Я ждала упреков, советов, «я же говорил». Я ждала, что он воспользуется моей слабостью. А он… просто держал меня. И в этом молчании не было ни жалости, ни оценки. Только причастие.
— Да.
Я встала, шатаясь, и пошла с Виктором в офис.
— Собирай вещи. Едем. — Его тон не допускал возражений.
— Подожди. — Окликнула я его. — Нельзя сейчас уезжать. АП нет. И у меня собрание с Ростовом. У меня дела, встречи…
Виктор мягко положил руку мне на плечо.
— Вези ее. — Обратился к Виктору подошедший Кирилл. — Я исполняющий обязанности. Агентство не остается сиротой. Директору я объясню что произошло.
Спорить было бесполезно.
Я молча взяла сумочку.
Капли дождя барабанили по стеклу. Пока мы ехали, я постепенно приходила в себя, всё яснее осознавая последствия учиненного погрома.

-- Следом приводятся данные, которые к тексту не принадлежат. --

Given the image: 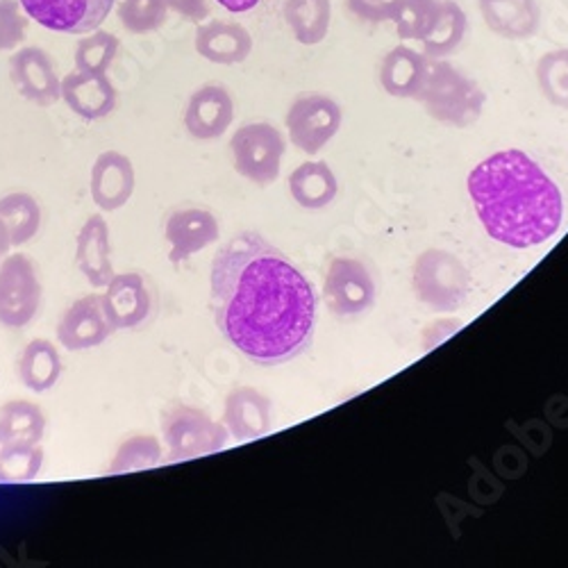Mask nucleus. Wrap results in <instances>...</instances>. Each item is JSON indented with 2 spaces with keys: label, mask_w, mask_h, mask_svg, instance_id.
Returning <instances> with one entry per match:
<instances>
[{
  "label": "nucleus",
  "mask_w": 568,
  "mask_h": 568,
  "mask_svg": "<svg viewBox=\"0 0 568 568\" xmlns=\"http://www.w3.org/2000/svg\"><path fill=\"white\" fill-rule=\"evenodd\" d=\"M210 284L216 327L246 359L277 366L312 346V282L260 232L244 230L219 248Z\"/></svg>",
  "instance_id": "obj_1"
},
{
  "label": "nucleus",
  "mask_w": 568,
  "mask_h": 568,
  "mask_svg": "<svg viewBox=\"0 0 568 568\" xmlns=\"http://www.w3.org/2000/svg\"><path fill=\"white\" fill-rule=\"evenodd\" d=\"M468 194L491 240L532 248L557 234L564 199L552 178L524 151H500L468 173Z\"/></svg>",
  "instance_id": "obj_2"
},
{
  "label": "nucleus",
  "mask_w": 568,
  "mask_h": 568,
  "mask_svg": "<svg viewBox=\"0 0 568 568\" xmlns=\"http://www.w3.org/2000/svg\"><path fill=\"white\" fill-rule=\"evenodd\" d=\"M418 101L435 121L450 128H470L480 121L485 112L487 93L459 67L433 60Z\"/></svg>",
  "instance_id": "obj_3"
},
{
  "label": "nucleus",
  "mask_w": 568,
  "mask_h": 568,
  "mask_svg": "<svg viewBox=\"0 0 568 568\" xmlns=\"http://www.w3.org/2000/svg\"><path fill=\"white\" fill-rule=\"evenodd\" d=\"M416 298L435 312H457L470 294V273L466 264L442 248L423 251L412 268Z\"/></svg>",
  "instance_id": "obj_4"
},
{
  "label": "nucleus",
  "mask_w": 568,
  "mask_h": 568,
  "mask_svg": "<svg viewBox=\"0 0 568 568\" xmlns=\"http://www.w3.org/2000/svg\"><path fill=\"white\" fill-rule=\"evenodd\" d=\"M162 435L169 448V462H186L221 450L227 444V428L205 409L175 403L162 412Z\"/></svg>",
  "instance_id": "obj_5"
},
{
  "label": "nucleus",
  "mask_w": 568,
  "mask_h": 568,
  "mask_svg": "<svg viewBox=\"0 0 568 568\" xmlns=\"http://www.w3.org/2000/svg\"><path fill=\"white\" fill-rule=\"evenodd\" d=\"M284 151H287V141L266 121L246 123L230 139V155L236 173L260 186L280 178Z\"/></svg>",
  "instance_id": "obj_6"
},
{
  "label": "nucleus",
  "mask_w": 568,
  "mask_h": 568,
  "mask_svg": "<svg viewBox=\"0 0 568 568\" xmlns=\"http://www.w3.org/2000/svg\"><path fill=\"white\" fill-rule=\"evenodd\" d=\"M375 296L377 290L373 273L359 257H333L323 282V298L329 312L339 318L362 316L373 307Z\"/></svg>",
  "instance_id": "obj_7"
},
{
  "label": "nucleus",
  "mask_w": 568,
  "mask_h": 568,
  "mask_svg": "<svg viewBox=\"0 0 568 568\" xmlns=\"http://www.w3.org/2000/svg\"><path fill=\"white\" fill-rule=\"evenodd\" d=\"M342 121V105L325 93H303L284 116L292 144L310 155L321 153L335 139Z\"/></svg>",
  "instance_id": "obj_8"
},
{
  "label": "nucleus",
  "mask_w": 568,
  "mask_h": 568,
  "mask_svg": "<svg viewBox=\"0 0 568 568\" xmlns=\"http://www.w3.org/2000/svg\"><path fill=\"white\" fill-rule=\"evenodd\" d=\"M43 287L34 262L23 255H6L0 264V323L6 327H26L41 307Z\"/></svg>",
  "instance_id": "obj_9"
},
{
  "label": "nucleus",
  "mask_w": 568,
  "mask_h": 568,
  "mask_svg": "<svg viewBox=\"0 0 568 568\" xmlns=\"http://www.w3.org/2000/svg\"><path fill=\"white\" fill-rule=\"evenodd\" d=\"M103 307L114 329H139L158 314V290L153 280L139 271L114 273L105 284Z\"/></svg>",
  "instance_id": "obj_10"
},
{
  "label": "nucleus",
  "mask_w": 568,
  "mask_h": 568,
  "mask_svg": "<svg viewBox=\"0 0 568 568\" xmlns=\"http://www.w3.org/2000/svg\"><path fill=\"white\" fill-rule=\"evenodd\" d=\"M28 19L64 34H87L99 30L116 0H19Z\"/></svg>",
  "instance_id": "obj_11"
},
{
  "label": "nucleus",
  "mask_w": 568,
  "mask_h": 568,
  "mask_svg": "<svg viewBox=\"0 0 568 568\" xmlns=\"http://www.w3.org/2000/svg\"><path fill=\"white\" fill-rule=\"evenodd\" d=\"M10 78L21 97L39 108H49L62 99L58 64L39 45H26L10 58Z\"/></svg>",
  "instance_id": "obj_12"
},
{
  "label": "nucleus",
  "mask_w": 568,
  "mask_h": 568,
  "mask_svg": "<svg viewBox=\"0 0 568 568\" xmlns=\"http://www.w3.org/2000/svg\"><path fill=\"white\" fill-rule=\"evenodd\" d=\"M164 236L171 248L169 260L173 264L186 262L207 246L216 244L221 236V227L216 216L205 207H178L166 216Z\"/></svg>",
  "instance_id": "obj_13"
},
{
  "label": "nucleus",
  "mask_w": 568,
  "mask_h": 568,
  "mask_svg": "<svg viewBox=\"0 0 568 568\" xmlns=\"http://www.w3.org/2000/svg\"><path fill=\"white\" fill-rule=\"evenodd\" d=\"M114 333L116 329L103 307V296L91 294L75 301L62 314L58 325V342L71 353H82L105 344Z\"/></svg>",
  "instance_id": "obj_14"
},
{
  "label": "nucleus",
  "mask_w": 568,
  "mask_h": 568,
  "mask_svg": "<svg viewBox=\"0 0 568 568\" xmlns=\"http://www.w3.org/2000/svg\"><path fill=\"white\" fill-rule=\"evenodd\" d=\"M234 121V101L223 84H203L192 93L184 110V128L194 139L212 141Z\"/></svg>",
  "instance_id": "obj_15"
},
{
  "label": "nucleus",
  "mask_w": 568,
  "mask_h": 568,
  "mask_svg": "<svg viewBox=\"0 0 568 568\" xmlns=\"http://www.w3.org/2000/svg\"><path fill=\"white\" fill-rule=\"evenodd\" d=\"M62 101L84 121H101L116 110L119 93L108 73L73 71L62 78Z\"/></svg>",
  "instance_id": "obj_16"
},
{
  "label": "nucleus",
  "mask_w": 568,
  "mask_h": 568,
  "mask_svg": "<svg viewBox=\"0 0 568 568\" xmlns=\"http://www.w3.org/2000/svg\"><path fill=\"white\" fill-rule=\"evenodd\" d=\"M223 425L236 442L260 439L273 428V403L253 387H236L225 398Z\"/></svg>",
  "instance_id": "obj_17"
},
{
  "label": "nucleus",
  "mask_w": 568,
  "mask_h": 568,
  "mask_svg": "<svg viewBox=\"0 0 568 568\" xmlns=\"http://www.w3.org/2000/svg\"><path fill=\"white\" fill-rule=\"evenodd\" d=\"M134 164L119 151L101 153L91 166V199L101 210L116 212L134 194Z\"/></svg>",
  "instance_id": "obj_18"
},
{
  "label": "nucleus",
  "mask_w": 568,
  "mask_h": 568,
  "mask_svg": "<svg viewBox=\"0 0 568 568\" xmlns=\"http://www.w3.org/2000/svg\"><path fill=\"white\" fill-rule=\"evenodd\" d=\"M196 53L207 62L232 67L242 64L253 53L251 32L234 21H207L199 26L194 37Z\"/></svg>",
  "instance_id": "obj_19"
},
{
  "label": "nucleus",
  "mask_w": 568,
  "mask_h": 568,
  "mask_svg": "<svg viewBox=\"0 0 568 568\" xmlns=\"http://www.w3.org/2000/svg\"><path fill=\"white\" fill-rule=\"evenodd\" d=\"M75 264L80 273L93 287H105L114 277L110 225L101 214H93L84 221L75 242Z\"/></svg>",
  "instance_id": "obj_20"
},
{
  "label": "nucleus",
  "mask_w": 568,
  "mask_h": 568,
  "mask_svg": "<svg viewBox=\"0 0 568 568\" xmlns=\"http://www.w3.org/2000/svg\"><path fill=\"white\" fill-rule=\"evenodd\" d=\"M485 26L509 41H524L541 28L539 0H478Z\"/></svg>",
  "instance_id": "obj_21"
},
{
  "label": "nucleus",
  "mask_w": 568,
  "mask_h": 568,
  "mask_svg": "<svg viewBox=\"0 0 568 568\" xmlns=\"http://www.w3.org/2000/svg\"><path fill=\"white\" fill-rule=\"evenodd\" d=\"M430 73V58L400 43L381 62V84L394 99H418Z\"/></svg>",
  "instance_id": "obj_22"
},
{
  "label": "nucleus",
  "mask_w": 568,
  "mask_h": 568,
  "mask_svg": "<svg viewBox=\"0 0 568 568\" xmlns=\"http://www.w3.org/2000/svg\"><path fill=\"white\" fill-rule=\"evenodd\" d=\"M290 194L305 210H323L337 199L339 182L325 162H303L290 175Z\"/></svg>",
  "instance_id": "obj_23"
},
{
  "label": "nucleus",
  "mask_w": 568,
  "mask_h": 568,
  "mask_svg": "<svg viewBox=\"0 0 568 568\" xmlns=\"http://www.w3.org/2000/svg\"><path fill=\"white\" fill-rule=\"evenodd\" d=\"M62 357L55 344L45 339H32L19 359V377L21 383L37 394L53 389L62 377Z\"/></svg>",
  "instance_id": "obj_24"
},
{
  "label": "nucleus",
  "mask_w": 568,
  "mask_h": 568,
  "mask_svg": "<svg viewBox=\"0 0 568 568\" xmlns=\"http://www.w3.org/2000/svg\"><path fill=\"white\" fill-rule=\"evenodd\" d=\"M466 28H468V19L462 6L455 3V0H439L437 17L428 34L420 39L423 53L433 60H444L446 55L459 49L466 37Z\"/></svg>",
  "instance_id": "obj_25"
},
{
  "label": "nucleus",
  "mask_w": 568,
  "mask_h": 568,
  "mask_svg": "<svg viewBox=\"0 0 568 568\" xmlns=\"http://www.w3.org/2000/svg\"><path fill=\"white\" fill-rule=\"evenodd\" d=\"M284 19L298 43L316 45L329 32L333 3L329 0H284Z\"/></svg>",
  "instance_id": "obj_26"
},
{
  "label": "nucleus",
  "mask_w": 568,
  "mask_h": 568,
  "mask_svg": "<svg viewBox=\"0 0 568 568\" xmlns=\"http://www.w3.org/2000/svg\"><path fill=\"white\" fill-rule=\"evenodd\" d=\"M45 435V416L30 400H10L0 409V446L41 444Z\"/></svg>",
  "instance_id": "obj_27"
},
{
  "label": "nucleus",
  "mask_w": 568,
  "mask_h": 568,
  "mask_svg": "<svg viewBox=\"0 0 568 568\" xmlns=\"http://www.w3.org/2000/svg\"><path fill=\"white\" fill-rule=\"evenodd\" d=\"M41 219L39 201L26 192H12L0 199V221L6 223L12 246H23L34 240Z\"/></svg>",
  "instance_id": "obj_28"
},
{
  "label": "nucleus",
  "mask_w": 568,
  "mask_h": 568,
  "mask_svg": "<svg viewBox=\"0 0 568 568\" xmlns=\"http://www.w3.org/2000/svg\"><path fill=\"white\" fill-rule=\"evenodd\" d=\"M121 49V41L112 32H87L75 45V69L84 73H108Z\"/></svg>",
  "instance_id": "obj_29"
},
{
  "label": "nucleus",
  "mask_w": 568,
  "mask_h": 568,
  "mask_svg": "<svg viewBox=\"0 0 568 568\" xmlns=\"http://www.w3.org/2000/svg\"><path fill=\"white\" fill-rule=\"evenodd\" d=\"M43 448L39 444L0 446V483H30L43 466Z\"/></svg>",
  "instance_id": "obj_30"
},
{
  "label": "nucleus",
  "mask_w": 568,
  "mask_h": 568,
  "mask_svg": "<svg viewBox=\"0 0 568 568\" xmlns=\"http://www.w3.org/2000/svg\"><path fill=\"white\" fill-rule=\"evenodd\" d=\"M535 73L544 99L559 110H568V49L541 55Z\"/></svg>",
  "instance_id": "obj_31"
},
{
  "label": "nucleus",
  "mask_w": 568,
  "mask_h": 568,
  "mask_svg": "<svg viewBox=\"0 0 568 568\" xmlns=\"http://www.w3.org/2000/svg\"><path fill=\"white\" fill-rule=\"evenodd\" d=\"M164 459V448L158 437L153 435H134L125 439L119 450L112 457V464L108 473L116 476V473H130V470H141V468H151L158 466Z\"/></svg>",
  "instance_id": "obj_32"
},
{
  "label": "nucleus",
  "mask_w": 568,
  "mask_h": 568,
  "mask_svg": "<svg viewBox=\"0 0 568 568\" xmlns=\"http://www.w3.org/2000/svg\"><path fill=\"white\" fill-rule=\"evenodd\" d=\"M439 10V0H400L392 21L405 41H420L428 34Z\"/></svg>",
  "instance_id": "obj_33"
},
{
  "label": "nucleus",
  "mask_w": 568,
  "mask_h": 568,
  "mask_svg": "<svg viewBox=\"0 0 568 568\" xmlns=\"http://www.w3.org/2000/svg\"><path fill=\"white\" fill-rule=\"evenodd\" d=\"M169 14L166 0H121L119 21L132 34H149L164 26Z\"/></svg>",
  "instance_id": "obj_34"
},
{
  "label": "nucleus",
  "mask_w": 568,
  "mask_h": 568,
  "mask_svg": "<svg viewBox=\"0 0 568 568\" xmlns=\"http://www.w3.org/2000/svg\"><path fill=\"white\" fill-rule=\"evenodd\" d=\"M28 14L19 0H0V51H14L26 39Z\"/></svg>",
  "instance_id": "obj_35"
},
{
  "label": "nucleus",
  "mask_w": 568,
  "mask_h": 568,
  "mask_svg": "<svg viewBox=\"0 0 568 568\" xmlns=\"http://www.w3.org/2000/svg\"><path fill=\"white\" fill-rule=\"evenodd\" d=\"M400 0H348L351 12L366 23L392 21Z\"/></svg>",
  "instance_id": "obj_36"
},
{
  "label": "nucleus",
  "mask_w": 568,
  "mask_h": 568,
  "mask_svg": "<svg viewBox=\"0 0 568 568\" xmlns=\"http://www.w3.org/2000/svg\"><path fill=\"white\" fill-rule=\"evenodd\" d=\"M462 329V323L457 321H435L430 327H425L423 333V351H433L435 346L444 344L446 339H450L455 333H459Z\"/></svg>",
  "instance_id": "obj_37"
},
{
  "label": "nucleus",
  "mask_w": 568,
  "mask_h": 568,
  "mask_svg": "<svg viewBox=\"0 0 568 568\" xmlns=\"http://www.w3.org/2000/svg\"><path fill=\"white\" fill-rule=\"evenodd\" d=\"M166 6L184 21L192 23H201L210 17V0H166Z\"/></svg>",
  "instance_id": "obj_38"
},
{
  "label": "nucleus",
  "mask_w": 568,
  "mask_h": 568,
  "mask_svg": "<svg viewBox=\"0 0 568 568\" xmlns=\"http://www.w3.org/2000/svg\"><path fill=\"white\" fill-rule=\"evenodd\" d=\"M219 6L232 14H244L260 6V0H219Z\"/></svg>",
  "instance_id": "obj_39"
},
{
  "label": "nucleus",
  "mask_w": 568,
  "mask_h": 568,
  "mask_svg": "<svg viewBox=\"0 0 568 568\" xmlns=\"http://www.w3.org/2000/svg\"><path fill=\"white\" fill-rule=\"evenodd\" d=\"M12 244H10V234L6 230V223L0 221V260H3L8 253H10Z\"/></svg>",
  "instance_id": "obj_40"
}]
</instances>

— Сорвана конференция, распуганы все клиенты. — Подавленно перечислила я. — Меня точно уволят.
— Тогда уж нас. — Поправил Виктор. — Не знаю как у вас, но в Питере запрещены служебные романы.
То, о чем никто не должен был знать кроме нас двоих, теперь волнами перешептывания блуждало по офису.
— Влипли.
— Никто не знал, что он заявится в офис.
— Я знала.
Виктор настороженно посмотрел на меня.
— Он за час до этого спросил, где его охотничий нож. Я не придала значения.
— Ты не в ответе за то, что он сделал.
Мы подъехали к дому.
Сделала вдох. Шаг. Скрип калитки. Дом стоял слепой, холодный. В нем никогда не ждали.
— Это твой дом?
Я кивнула. Дверь в последний раз недовольно взвизгнула петлями, позволяя себя закрыть.